• **本文抜粋**:
@sunaot です。『「継続性アーキテクト」という生き方』や『アーキテクトを目指すエンジニアの最短ルート』が興味を持ってもらえたので、この記事ではアーキテクトの仕事の重要な一部だと考えている「ビジネスの構造をアーキテクチャで表現する」ということについて書いてみます。
ビジネスの構造と書いてしまうと、業務のモデリングの話かなと思われるかもしれません。実際、設計手法について書かれている書籍では業務のモデリングの話が中心です。その時代の前提は、要求を持っている人としてのユーザーがいて、業務があって、そのシステム化をしていくというものでした。現在、サービス開発をしていくという中で直面している仕事はやや性質が変化していると感じています。正解となるサービスの姿というものはなく、やっているビジネスの状況やユーザーの関心も変化する中でサービス開発をし、サービス自身も変化をしていきます。サービス開発年代のモデリングでは、ビジネスの構造とサービスを利用するユーザーへのモデリングというのを意識していく必要があります。
まずは、ビジネスの構造をモデル化するとはどういうことかの説明から始めます。
ビジネスの構造をモデル化する*1
Martin Fowler のアナリシスパターンでは、モデリングの原則としてこのように書いています。
多くの企業において、このような基礎的な法則はほとんど理解されていないし、それを明らかにするにはかなりの努力を要する。このために概念モデルを作成する。概念モデル、すなわちメンタルモデルは、問題を理解可能にし、単純化する。
アナリシスパターン (Martin Fowler) 第一章導入より
これは重要な原則を示している。すなわち、正しいモデルや誤ったモデルというものは存在せず、目的の仕事にとってどの程度使いやすいかの違いだけである。
モデリングの原則モデルは正しいか誤っているかではなく、使いやすいか使いにくいかである。
アナリシスパターン (Martin Fowler) 第一章導入より
これにならって表現すると、「ビジネスの構造をモデル化する」とは、「ビジネスの成功へ使いやすい構造を見つけ出し、ソフトウェアアーキテクチャとして表現すること」です。

• **取り組む課題**:
本文抜粋のうち、「ビジネスの構造と書いてしまう」で始まり「やすいか使いにくいかである。」で終わる部分を、一字も変えずに打ち直してください。

• **抽出した行**:
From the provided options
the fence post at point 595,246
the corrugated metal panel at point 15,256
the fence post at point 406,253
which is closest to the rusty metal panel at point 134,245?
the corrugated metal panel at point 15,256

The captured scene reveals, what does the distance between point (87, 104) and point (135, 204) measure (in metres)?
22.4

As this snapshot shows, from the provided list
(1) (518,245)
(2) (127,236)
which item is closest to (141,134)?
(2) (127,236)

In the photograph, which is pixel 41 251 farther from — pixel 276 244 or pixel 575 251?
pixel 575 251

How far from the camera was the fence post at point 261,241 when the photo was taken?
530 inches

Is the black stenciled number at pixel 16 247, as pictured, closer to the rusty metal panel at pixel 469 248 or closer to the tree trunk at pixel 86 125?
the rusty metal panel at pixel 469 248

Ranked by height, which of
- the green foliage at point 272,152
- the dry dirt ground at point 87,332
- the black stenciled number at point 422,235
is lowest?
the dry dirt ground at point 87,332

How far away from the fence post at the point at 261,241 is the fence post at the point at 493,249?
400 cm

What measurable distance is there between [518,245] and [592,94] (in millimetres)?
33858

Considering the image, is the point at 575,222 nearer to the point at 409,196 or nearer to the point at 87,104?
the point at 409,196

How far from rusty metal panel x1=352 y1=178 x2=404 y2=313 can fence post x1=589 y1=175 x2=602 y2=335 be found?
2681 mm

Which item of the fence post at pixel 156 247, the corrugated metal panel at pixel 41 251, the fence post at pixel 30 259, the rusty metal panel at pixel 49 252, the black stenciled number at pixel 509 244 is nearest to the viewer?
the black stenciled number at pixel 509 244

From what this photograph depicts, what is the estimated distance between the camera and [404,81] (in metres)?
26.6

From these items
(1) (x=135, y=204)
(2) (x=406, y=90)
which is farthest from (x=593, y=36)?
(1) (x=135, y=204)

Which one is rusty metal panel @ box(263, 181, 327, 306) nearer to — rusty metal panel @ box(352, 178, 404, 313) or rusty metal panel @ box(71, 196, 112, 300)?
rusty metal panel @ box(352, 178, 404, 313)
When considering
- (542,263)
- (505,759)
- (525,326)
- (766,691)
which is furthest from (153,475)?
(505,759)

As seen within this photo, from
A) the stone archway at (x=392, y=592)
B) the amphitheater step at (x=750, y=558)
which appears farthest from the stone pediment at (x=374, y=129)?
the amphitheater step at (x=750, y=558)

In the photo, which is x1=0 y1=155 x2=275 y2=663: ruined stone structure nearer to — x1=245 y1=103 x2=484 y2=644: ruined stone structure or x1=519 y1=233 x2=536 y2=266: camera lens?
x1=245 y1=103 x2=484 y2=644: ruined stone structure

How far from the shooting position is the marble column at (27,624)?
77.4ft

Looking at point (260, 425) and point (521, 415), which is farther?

• **この課題の解答**:
ビジネスの構造と書いてしまうと、業務のモデリングの話かなと思われるかもしれません。実際、設計手法について書かれている書籍では業務のモデリングの話が中心です。その時代の前提は、要求を持っている人としてのユーザーがいて、業務があって、そのシステム化をしていくというものでした。現在、サービス開発をしていくという中で直面している仕事はやや性質が変化していると感じています。正解となるサービスの姿というものはなく、やっているビジネスの状況やユーザーの関心も変化する中でサービス開発をし、サービス自身も変化をしていきます。サービス開発年代のモデリングでは、ビジネスの構造とサービスを利用するユーザーへのモデリングというのを意識していく必要があります。
まずは、ビジネスの構造をモデル化するとはどういうことかの説明から始めます。
ビジネスの構造をモデル化する*1
Martin Fowler のアナリシスパターンでは、モデリングの原則としてこのように書いています。
多くの企業において、このような基礎的な法則はほとんど理解されていないし、それを明らかにするにはかなりの努力を要する。このために概念モデルを作成する。概念モデル、すなわちメンタルモデルは、問題を理解可能にし、単純化する。
アナリシスパターン (Martin Fowler) 第一章導入より
これは重要な原則を示している。すなわち、正しいモデルや誤ったモデルというものは存在せず、目的の仕事にとってどの程度使いやすいかの違いだけである。
モデリングの原則モデルは正しいか誤っているかではなく、使いやすいか使いにくいかである。